Optimal Deployment of Dynamic Wireless Charging for Battery Electric Vehicle
This blog talks about the research “Optimal asset management strategies for mixed transit fleet” published in the Transportation Research Part D: Transport and Environment in this link: https://doi.org/10.1016/j.trd.2020.102385
Keywords: Bi-level Formulation, Radial Basis Function, User Equilibrium, Dynamic Wireless Charging, Algorithm Design.
1. Introduction
The transportation sector is the top three causes of global warming and countries across the world are making effort and regulating greenhouse gas emission (GHG). A significant share of GHG comes from internal combustion engine vehicles (ICEV) or simply gas car since it burns fossil fuel and emits GHG during the process. Battery electric vehicle (BEV) presents as a solution to this problem because it emits little to no GHG, but it has two disadvantages compare to ICEV which are (1) considerably less driving range and (2) extensive charging time. An ICEV can have on average 460 miles of driving range and can be fueled to full by as soon as 3 minutes whereas these numbers for BEV are 250 miles and 30 minutes, which only applies for supercharger station.

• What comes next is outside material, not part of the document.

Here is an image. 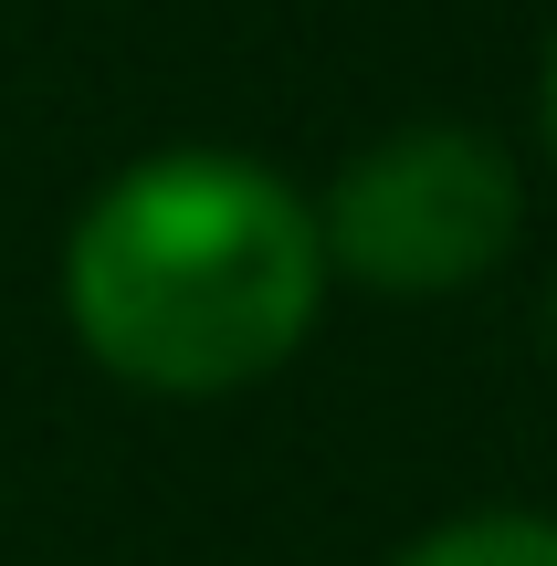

To resolve these problems, Dynamic Wireless Charging (DWC) is invented, and this technology is evolving in efficiency. DWC can be implemented under a road, and it will dynamically charge BEVs as they drive above it. This poses a question for the city planners and local government on how and where to deploy these DWC. Therefore, the objective of this research is to develop a planning framework to optimally locate DWC facility considering both the system level network cost and driver’s new travel pattern due to DWC deployment.
2. Methodology
The problem is actually more complex since there are two entities with different interest involved in the final outcome of the DWC deployment. The local government will decide on the DWC plan, which is how much to invest and where to locate these facilities across the road network. This is referred to as the upper level. The upper level’s decision variable is the DWC plan, and its objective is to minimize the total system travel time. It might be tempting to implement DWC on road segment with higher traffic flow since it can provide more charging to more people. However, the BEV drivers will respond to this DWC plan and choose their routes that not only minimize travel time but also maximizie energy recharge and this process is referred to as lower-level. Therefore, high traffic flow will attract more BEV drivers and creates congestion which is not ideal. In addition, driver is also aware of other’s decisions. In classic traffic flow modeling, there exists an Wardrop User Equilibrium state where: “for every driver, the path travel times in all routes actually used are equal or less than those that can be chosen, and no drivers can unilaterally improve their travel time by switching route”. The dynamic between these two levels regarding to their objective and decision variables are shown in the figure below:
Figure 1. Interaction between the upper and lower level
Therefore, this problem can only be formulated as a bi-level optimization problem with an expensive objective function. For the solution algorithm, the author takes inspiration from genetic algorithm in conjunction with the Radial Basis Function Interpolation to accelerate the convergence time. The framework is scripted and coded in MATLAB and General Algebraic Modeling System (GAMS). Readers interested more methodology can view the research paper at: https://doi.org/10.1016/j.trd.2020.102385
3. Conclusion
The framework is first tested on a 18 links network and then in a real-world case study of Montgomery County, Maryland, which has upwards of 4,420 links, 1,752 nodes, and peak hour demand of 3.5 million vehicles. Figure 2 and 3 show the application of the framework on these two networks. In the 18 links network, DWC implemented are colored in green and its thickness represents the DWC’s length as a percentage of the length of the link. For Montgomery country, the color is orange. One common observation is that the model does not aim to maximize DWC on any particular link but rather opts for a more spread-out approach. This is to prevent attracting drivers to certain part of the network creating unneccesary congestion.
Figure 2. DWC plan for the 18-link network
Figure 3. DWC plan for the Montgomery County Network
Author's Contribution in this project
The study concept and methodology are developed by all authors listed in the paper. This article author coded the methodology, conducted both case study applications, and wrote the majority of the paper.